EXERCISE REQUIREMENTS
Format the lines below as a Markdown table with the columns Row and Line, covering everything from the line containing "1. the bridle noseband at pixel 644 362" through the last line and leaving out blank lines and the pictures.

AVAILABLE DATA
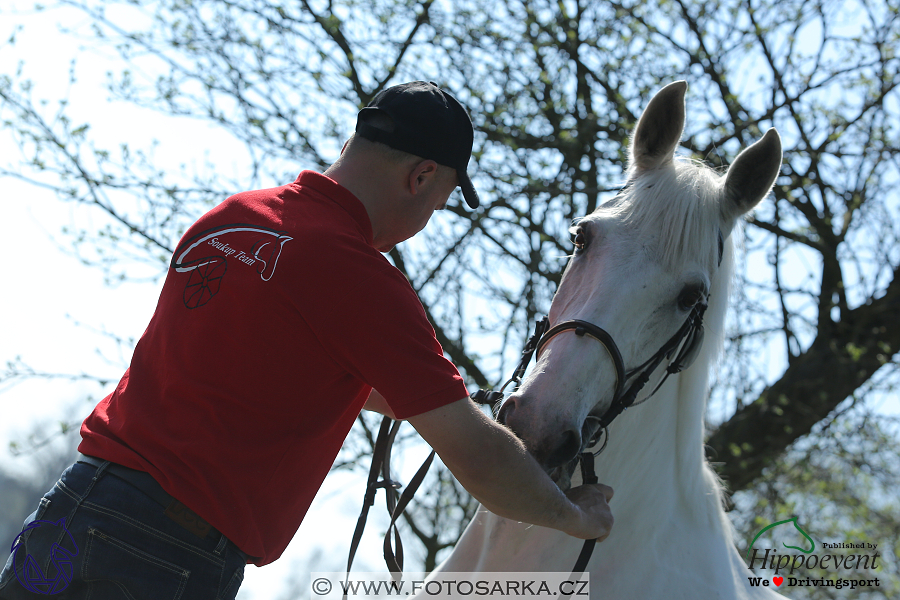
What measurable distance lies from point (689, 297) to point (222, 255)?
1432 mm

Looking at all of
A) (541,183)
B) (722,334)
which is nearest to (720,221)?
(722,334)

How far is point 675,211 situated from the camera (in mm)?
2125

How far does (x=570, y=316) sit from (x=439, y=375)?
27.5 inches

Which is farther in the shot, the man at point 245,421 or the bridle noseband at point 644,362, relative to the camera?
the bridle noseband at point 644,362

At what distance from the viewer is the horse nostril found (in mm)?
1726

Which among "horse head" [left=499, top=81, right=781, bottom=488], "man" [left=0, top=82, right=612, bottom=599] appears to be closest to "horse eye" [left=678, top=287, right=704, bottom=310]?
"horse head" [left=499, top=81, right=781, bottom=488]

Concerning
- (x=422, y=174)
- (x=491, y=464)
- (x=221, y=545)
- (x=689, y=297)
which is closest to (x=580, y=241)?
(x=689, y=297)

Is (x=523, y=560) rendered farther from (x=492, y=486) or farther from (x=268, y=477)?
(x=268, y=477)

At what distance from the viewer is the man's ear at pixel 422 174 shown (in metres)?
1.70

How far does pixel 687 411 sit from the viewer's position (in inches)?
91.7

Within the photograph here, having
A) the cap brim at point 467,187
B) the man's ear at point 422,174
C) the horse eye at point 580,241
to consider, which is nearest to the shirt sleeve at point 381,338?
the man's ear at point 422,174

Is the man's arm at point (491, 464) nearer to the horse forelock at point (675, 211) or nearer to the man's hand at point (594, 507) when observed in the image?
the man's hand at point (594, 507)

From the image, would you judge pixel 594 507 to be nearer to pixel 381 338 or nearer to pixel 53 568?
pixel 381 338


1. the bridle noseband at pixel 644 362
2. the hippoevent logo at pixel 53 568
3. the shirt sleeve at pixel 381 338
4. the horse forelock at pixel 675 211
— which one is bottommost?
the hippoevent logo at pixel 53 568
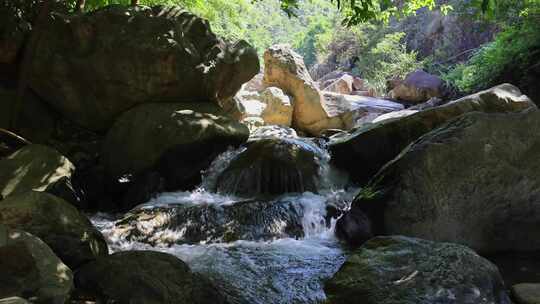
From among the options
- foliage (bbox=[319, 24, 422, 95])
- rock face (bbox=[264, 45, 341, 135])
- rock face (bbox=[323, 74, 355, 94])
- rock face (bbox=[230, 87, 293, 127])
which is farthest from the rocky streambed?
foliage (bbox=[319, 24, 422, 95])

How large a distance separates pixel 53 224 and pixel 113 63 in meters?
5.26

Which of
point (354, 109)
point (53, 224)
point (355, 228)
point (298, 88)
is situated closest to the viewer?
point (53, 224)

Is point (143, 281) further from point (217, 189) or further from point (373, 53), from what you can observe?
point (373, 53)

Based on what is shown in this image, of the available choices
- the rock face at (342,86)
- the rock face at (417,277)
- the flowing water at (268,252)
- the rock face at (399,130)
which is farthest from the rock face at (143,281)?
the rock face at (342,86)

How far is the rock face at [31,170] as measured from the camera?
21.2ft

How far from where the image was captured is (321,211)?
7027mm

TASK RESULT
| Row | Line |
|---|---|
| 1 | 1. the bridle noseband at pixel 644 362 |
| 2 | 2. the hippoevent logo at pixel 53 568 |
| 3 | 3. the shirt sleeve at pixel 381 338 |
| 4 | 4. the horse forelock at pixel 675 211 |
| 5 | — which one is bottommost? |
| 6 | the hippoevent logo at pixel 53 568 |
| 7 | From among the options |
| 8 | - foliage (bbox=[319, 24, 422, 95]) |
| 9 | - rock face (bbox=[264, 45, 341, 135]) |
| 10 | - rock face (bbox=[323, 74, 355, 94]) |
| 11 | - rock face (bbox=[230, 87, 293, 127]) |
| 12 | which is farthest from the rocky streambed? |
| 13 | foliage (bbox=[319, 24, 422, 95]) |
| 14 | How large a distance separates pixel 53 224 and pixel 113 63 in meters? |
| 15 | 5.26 |
| 16 | Which of |
| 17 | point (354, 109) |
| 18 | point (53, 224) |
| 19 | point (355, 228) |
| 20 | point (298, 88) |
| 21 | is situated closest to the viewer? |
| 22 | point (53, 224) |
| 23 | Is point (143, 281) further from point (217, 189) or further from point (373, 53), from what you can observe? |
| 24 | point (373, 53) |
| 25 | Based on what is shown in this image, of the available choices |
| 26 | - the rock face at (342,86) |
| 27 | - the rock face at (417,277) |
| 28 | - the flowing water at (268,252) |
| 29 | - the rock face at (399,130) |
| 30 | which is farthest from the rock face at (143,281)? |
| 31 | the rock face at (342,86) |
| 32 | How far is the rock face at [31,170] as measured from the camera? |
| 33 | 21.2ft |
| 34 | How far from where the image was captured is (321,211)? |
| 35 | 7027mm |